*Yapılacak İşlemler*:
- a) Seçme ve seçilme hakları ile siyasi partiler hakkındaki metne dayanarak şu soruları yanıtlayınız:
(i) Vatandaşların seçme ve seçilme haklarına sahip olma şartlarının tayinini kanuna bırakan, Anayasa'nın kaçıncı maddesidir?
(ii) Seçilme hakkının kısıntılarını birer birer sayan, Anayasa'nın kaçıncı maddesidir?
(iii) Siyasi partilerin eylem ve işlemlerini hakikatte kimler yapmakta ve yürütmektedir?
- b) Seçme ve seçilme hakları ile siyasi partiler hakkındaki metinde kişiler arasındaki farkların kaynağı olarak gösterilen tüm etkenleri listeleyiniz.
-------- Sunulan Metin --------
Seçme ve seçilme yaşında bulunup da özel durumları itibariyle oylarını, gereği
gibi ve isabetle kullanamayacak olanlarla kamu hizmetinden yasaklı bulunanların
durumları da benzer istikametteki sebeplere dayanmaktadır. Kaldı ki Anayasa'nın
55 inci maddesinde, vatandaşların seçme ve seçilme haklarına sahip olma
şartlarının tâyini kanuna bırakılmıştır. Bu bakımdan Kanun Koyucu, demokratik
hukuk düzeninin gereklerine riayet etmek ve Anayasa ile belirli temel hakların
özünü zedeler duruma düşmemek şartiyle seçme ve seçilme haklarının şekil ve
şartlarını; uygun göreceği tarzda tesbit edebilir. Esasen Anayasa'nın kendisi
de 68 inci maddesinde seçilme hakkının kısıntılarını birer birer saymış
bulunmaktadır.
Halbuki
konumuzu teşkil eden siyasî partiler, hukukun yarattığı kişiler olmaları
itibariyle, kanunları gereğince kişiliklerini kazandıkları andan itibaren daha
önce kurulmuş olanlara nazaran, kendilerine tanınan hakları kullanmaya ehliyet
bakımından, herhangi bir fark göstermezler. Zira bunların eylem ve işlemlerini,
hakikatte, esasen hukuki ehliyet çağına ulaşmış olan gerçek kişilerden kurulu
organları yapmakta ve yürütmektedirler. Bu itibarla düşünce olgunluğu
bakımından gerçek kişiler arasında tabiat kanunlarından doğan veya Anayasa'nın
verdiği müsaadeye dayanan farklar, hukukun yarattığı kişiler arasında,
kendiliğinden, mevcut değildir. Bu farkları konumuzda olduğu gibi, kanunlar
yaratmaktadırlar. Kanunlarla yaratılan farklar da Anayasa'ya uygun oldukları
nisbette makbuldürler.
-------- Alıntılanan Kayıtlar --------
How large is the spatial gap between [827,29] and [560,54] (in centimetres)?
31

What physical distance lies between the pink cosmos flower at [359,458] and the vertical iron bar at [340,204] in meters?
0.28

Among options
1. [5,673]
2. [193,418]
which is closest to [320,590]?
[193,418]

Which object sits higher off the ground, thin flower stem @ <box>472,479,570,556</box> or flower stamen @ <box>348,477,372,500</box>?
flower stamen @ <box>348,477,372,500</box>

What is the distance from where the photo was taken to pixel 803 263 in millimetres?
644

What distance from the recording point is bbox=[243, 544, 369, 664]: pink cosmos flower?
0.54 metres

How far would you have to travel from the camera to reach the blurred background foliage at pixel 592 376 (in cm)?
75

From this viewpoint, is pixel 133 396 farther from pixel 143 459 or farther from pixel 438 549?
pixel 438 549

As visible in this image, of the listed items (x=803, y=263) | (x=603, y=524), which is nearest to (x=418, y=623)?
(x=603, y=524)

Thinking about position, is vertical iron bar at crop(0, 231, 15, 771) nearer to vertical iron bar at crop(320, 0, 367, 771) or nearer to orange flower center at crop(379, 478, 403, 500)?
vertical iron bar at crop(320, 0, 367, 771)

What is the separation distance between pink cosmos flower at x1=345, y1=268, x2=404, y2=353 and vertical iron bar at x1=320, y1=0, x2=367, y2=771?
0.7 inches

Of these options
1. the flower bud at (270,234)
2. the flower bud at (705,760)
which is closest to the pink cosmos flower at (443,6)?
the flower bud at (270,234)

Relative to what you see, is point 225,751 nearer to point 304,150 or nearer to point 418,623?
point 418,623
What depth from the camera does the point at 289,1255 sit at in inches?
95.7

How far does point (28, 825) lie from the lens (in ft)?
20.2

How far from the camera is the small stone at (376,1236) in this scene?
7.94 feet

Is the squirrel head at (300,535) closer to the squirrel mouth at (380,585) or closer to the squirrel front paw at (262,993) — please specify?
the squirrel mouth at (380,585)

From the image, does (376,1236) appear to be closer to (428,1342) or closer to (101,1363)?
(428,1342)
--------
*Görevlere Göre Sonuçlar*:
- a)
(i) 55 inci madde.
(ii) 68 inci madde.
(iii) Hukuki ehliyet çağına ulaşmış gerçek kişilerden kurulu organları.

- b)
Tabiat kanunları
Anayasa'nın verdiği müsaade
Kanunlar